# soñar contigo



## tania ticky tycki

hola!!

quisiera saber como se dice "soñé contigo"

gracias


----------



## Carole1981

j'ai révê de toi!


----------



## Cintia&Martine

Bonsoir, buenas noches
Rêvé
(una pequeña confusión a nivel de acentos)
Au revoir, hasta luego


----------



## DodoBrooke

Como podría traducir:
Aun sueño con ellas-
Quiza por
J'ai encore rêve avec d'elles ?

Merci beaucoup!


----------



## moira

Je rêve encore d'elles.


----------



## DearPrudence

soñar con = *rêver de*
Donc: "*j'ai encore rêvé d'elles*"

Espero que yo no me engañe.
(Podéis corregir mi español)

edit: j'ai encore rêvé d'elles = aun he soñado con ellas


----------



## vegonza

Hola me dicen como se dice en frances, soñé contigo???, mercy


----------



## Lezert

j'ai rêvé de toi


----------



## vegonza

merci !!!!


----------



## Deftona

Hola!! Cómo se dice "he estado soñando mucho contigo"? Gracias!!


----------



## lencha

Hola! Yo diria:
J'ai beaucoup rêvé à toi (ces derniers temps). 
El complemento " ces derniers temps" no es obligatorio, pero creo que da la idea de continuidad que trasmite el tiempo del verbo en espanol "he estado sonando..."


----------



## Deftona

Merci beaucoup lencha!


----------



## /Latingirl/

Hola!

Il faut faire très attention: _Le verbe rêver est suivi par la préposition de!!
_
Par exemple: He soñado contigo = J'ai rêvé *de *toi.
Mientras que en español utilizamos soñar con, en francés hay que decir de.

Saludos!


----------



## lencha

Hola Latingirl!

————

EJERCICIOS |
A. Repite sin cambios el fragmento del hilo sobre cómo decir «soñé contigo» en francés que empieza en "## /Latingirl/" y termina en "rêvé *de *toi.".
B. Prosigue el hilo sobre cómo decir «soñé contigo» en francés a partir de la última línea que aparece.

————

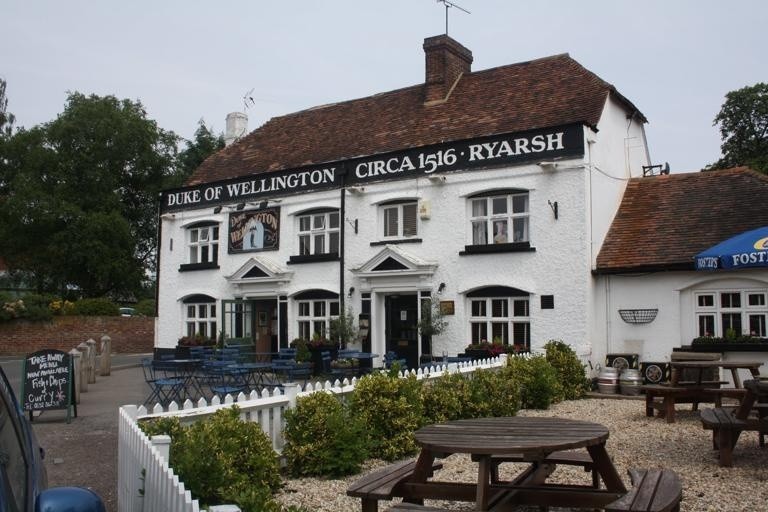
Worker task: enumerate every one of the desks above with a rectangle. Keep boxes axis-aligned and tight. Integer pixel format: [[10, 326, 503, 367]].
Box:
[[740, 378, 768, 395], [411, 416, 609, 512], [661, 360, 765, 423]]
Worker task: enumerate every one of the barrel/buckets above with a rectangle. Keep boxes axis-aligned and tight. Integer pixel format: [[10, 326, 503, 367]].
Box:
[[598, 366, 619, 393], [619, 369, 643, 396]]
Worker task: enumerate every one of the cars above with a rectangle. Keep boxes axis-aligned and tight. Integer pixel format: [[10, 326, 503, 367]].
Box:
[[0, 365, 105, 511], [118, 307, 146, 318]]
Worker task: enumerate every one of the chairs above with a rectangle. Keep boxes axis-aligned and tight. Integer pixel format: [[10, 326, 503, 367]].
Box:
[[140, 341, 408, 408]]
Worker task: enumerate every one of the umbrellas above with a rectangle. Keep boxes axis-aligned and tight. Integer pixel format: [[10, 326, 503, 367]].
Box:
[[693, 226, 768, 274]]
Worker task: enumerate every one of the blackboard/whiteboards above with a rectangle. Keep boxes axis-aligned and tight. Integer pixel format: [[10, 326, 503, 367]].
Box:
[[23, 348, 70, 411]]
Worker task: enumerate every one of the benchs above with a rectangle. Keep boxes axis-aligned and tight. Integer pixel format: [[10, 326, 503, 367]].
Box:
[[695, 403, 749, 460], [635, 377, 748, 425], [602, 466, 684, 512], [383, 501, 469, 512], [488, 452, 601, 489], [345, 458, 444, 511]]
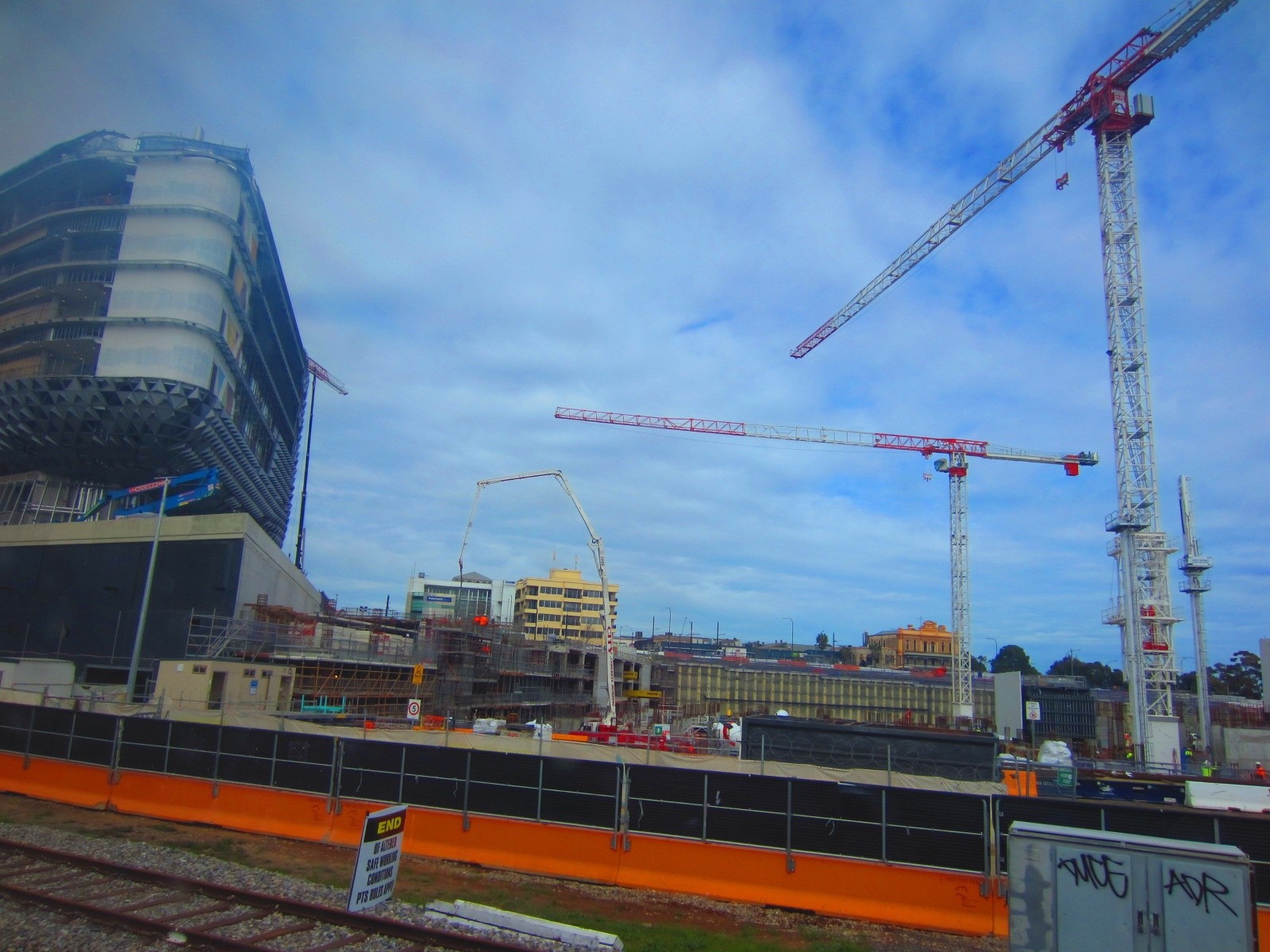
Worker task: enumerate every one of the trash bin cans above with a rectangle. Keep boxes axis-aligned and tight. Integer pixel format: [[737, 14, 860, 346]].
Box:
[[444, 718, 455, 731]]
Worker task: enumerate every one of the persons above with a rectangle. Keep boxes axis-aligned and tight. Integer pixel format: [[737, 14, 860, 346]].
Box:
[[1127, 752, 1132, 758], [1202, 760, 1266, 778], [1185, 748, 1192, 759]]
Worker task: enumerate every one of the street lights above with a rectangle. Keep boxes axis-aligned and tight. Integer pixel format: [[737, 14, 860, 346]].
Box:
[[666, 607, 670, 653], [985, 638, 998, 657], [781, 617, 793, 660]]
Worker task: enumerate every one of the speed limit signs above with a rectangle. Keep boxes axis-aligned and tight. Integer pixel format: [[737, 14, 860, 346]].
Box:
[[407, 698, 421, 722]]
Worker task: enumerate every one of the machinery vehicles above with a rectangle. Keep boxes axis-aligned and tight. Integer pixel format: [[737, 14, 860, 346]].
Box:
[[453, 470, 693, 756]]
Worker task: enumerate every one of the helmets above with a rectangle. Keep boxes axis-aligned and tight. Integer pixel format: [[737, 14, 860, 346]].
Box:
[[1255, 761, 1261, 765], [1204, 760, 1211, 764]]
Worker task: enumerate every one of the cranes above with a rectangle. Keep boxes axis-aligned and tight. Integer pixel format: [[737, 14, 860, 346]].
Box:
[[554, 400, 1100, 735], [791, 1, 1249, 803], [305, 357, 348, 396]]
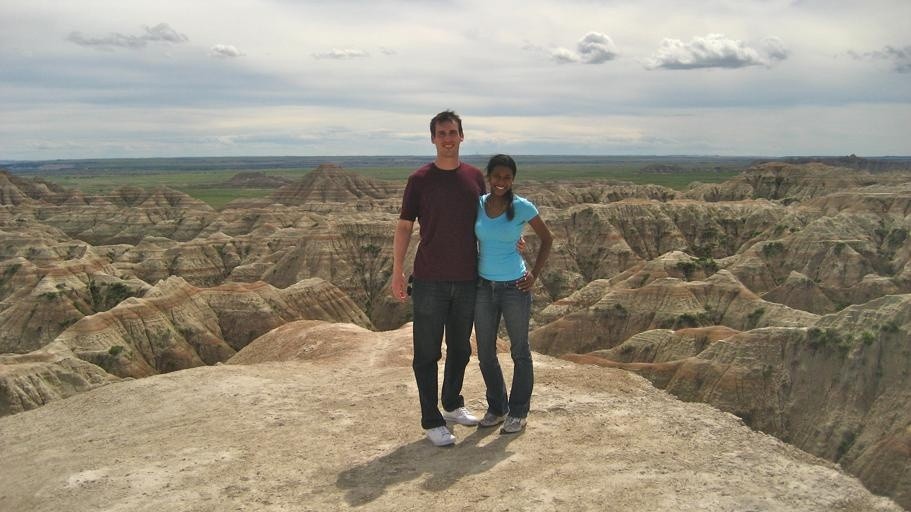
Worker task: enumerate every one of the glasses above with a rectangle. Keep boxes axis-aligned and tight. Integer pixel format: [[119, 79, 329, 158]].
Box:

————

RESPUESTAS ESPERADAS |
A.
## /Latingirl/

Hola!

Il faut faire très attention: _Le verbe rêver est suivi par la préposition de!!
_
Par exemple: He soñado contigo = J'ai rêvé *de *toi.

B.
si bien se puede usar el verbo "rêver" en francés con la preposicion "de", también se usa, muy a menudo, con "à". De hecho, creo que no tiene exactamente el mismo significado "rêver à" y "rêver de", pero asi de memoria o sin libro de gramatica no podria decirte los matices exactos. Pero eso si te puedo asegurar que "rêver à" se usa!
Un saludo!!!


----------



## belisa xx

Buenas tardes, 

Quería saber como se dice en francés, *"Soñaré contigo"*

Gracias y Saludos,


----------



## Outsider

"Je rêverai de toi."


----------



## belisa xx

wow, no pensé que me responderían tan rápido, muchas gracias.


----------



## hermes_855

hola que tal me gustaria saber como podria escribir en frances:

¨No deje de soñar contigo anoche¨


Gracias


----------



## lpfr

Bienvenid@ al foro.

Je n'ai pas arrêté de rêver de toi cette nuit.


----------



## Cintia&Martine

Buenos días Hermes_855, bonjour et bienvenue parmi nous:

Tu frase del título y la del "post" difieren.
La traducción del título es:
- Je n'ai pu m'empêcher de rêver de toi cette nuit (Otras versiones son posibles)

Au revoir, hasta luego


----------



## aprendiendoando

Hola! Que diferencia tiene escrito con à y con de? Cuál es su significación?  Para ambos la traducción al.español es con, verdad?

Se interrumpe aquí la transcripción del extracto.